There are a number of hard-working laid-off educators and support staff to whom I want to offer my unqualified support. I don't want the career educators in Lament. (Lay-Offs Part I) to get mixed up with the folks I'm talking about in this post.
This process has been a real challenge to those in charge at the unified district for all of the obvious reasons. But I hope that the powers that be have taken the opportunity to clean house in a meaningful way. There are a number of people, on both sides of the house, that can appropriately be shown the door. The real challenge is to know the difference between the people we should miss and the people we should not.
I encourage us to pay very close attention to has been selected to stay in administration, both at the school and Central Office level. We haven't seen the list yet, and we can hope that we will actually get to see a list or a staff directory to let us know who has stayed and where.
If this fiscal climate requires that people be shown the door, it matters who stays. Old political loyalties should not be taken into account, nor should ongoing alignments with School Board members. How a person got their job in the first place should be. I'm not sorry to see the back of anyone who got their job because of who they were sleeping with. I'm not sorry to see the back of anyone who can't speak cogently about their work without dedicated staff (who actually do the work, and cover their boss's inability to do so) whispering in their ear. I'm not sorry to see the back of low-performers who got their jobs because they are related to high-performers. I'm not sorry to see the back of anyone who landed at Central Office because they were being disciplined, or had to be moved because of accusations of poor conduct at their old school. These are people that probably should be shown the door anyway, and the merger is an opportunity. These kinds of staffers are ammunition for reformers, and we shouldn't have needed the merger to usher them out.
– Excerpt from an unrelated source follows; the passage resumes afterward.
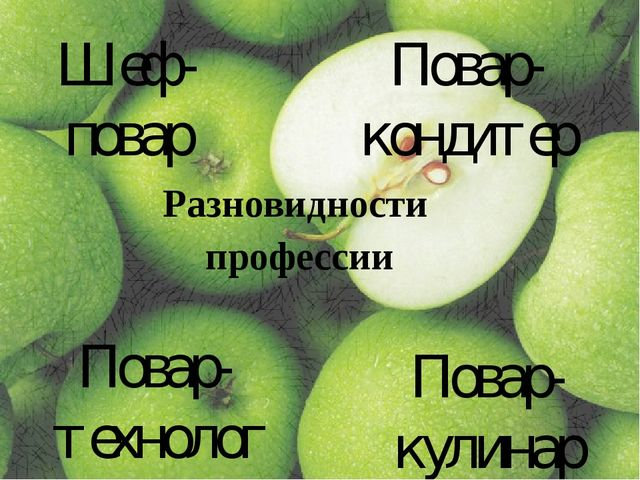 Повар-технолог Повар-кулинар Шеф-повар Повар-кондитер Разновидности профессии
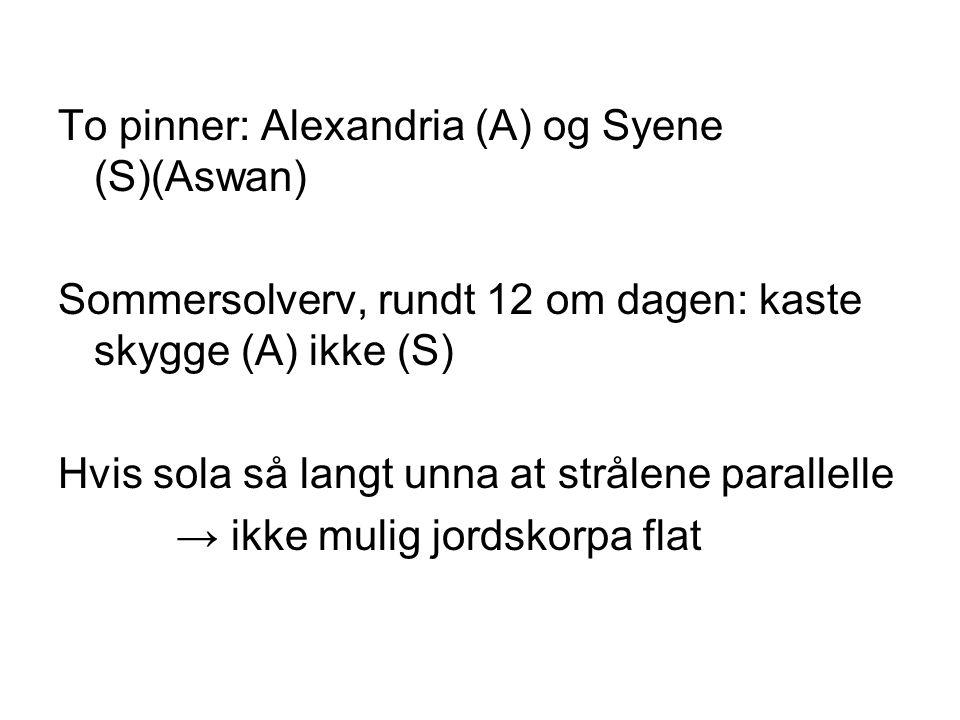 To pinner: Alexandria (A) og Syene (S)(Aswan) Sommersolverv, rundt 12 om dagen: kaste skygge (A) ikke (S) Hvis sola så langt unna at strålene parallel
I'm looking for meritorious appointments of people who have earned their positions, and who deserve more money than we can afford to pay them. I'm suspicious of leap-froggers who have such a learning curve that those that report to them have to train them in their job functions. People have long memories around here, and they remember who got passed over when, and why. Let's make sure we've limited the "why's" to meritorious and job performance reasons this time around.
Lay-offs have been a terrible by-product of this merger. Even a couple of ill-considered appointments by the new brass disrespects those who are not asked to stay. We've seen it happen before at transitions to new superintendents. It took years for SCS to recover from the damage to morale wrought by a (not-the-most) recent superintendent's appointments.
We know it's a challenge, but it's important that this be done in a way that makes sense. I'm aware of at least some decisions that make a lot of sense, but there's still time to fix any mistakes that have been made. I know I'm not the only one looking forward to the new org charts and/or staff directories to see who has been invited to stay on in the unified district.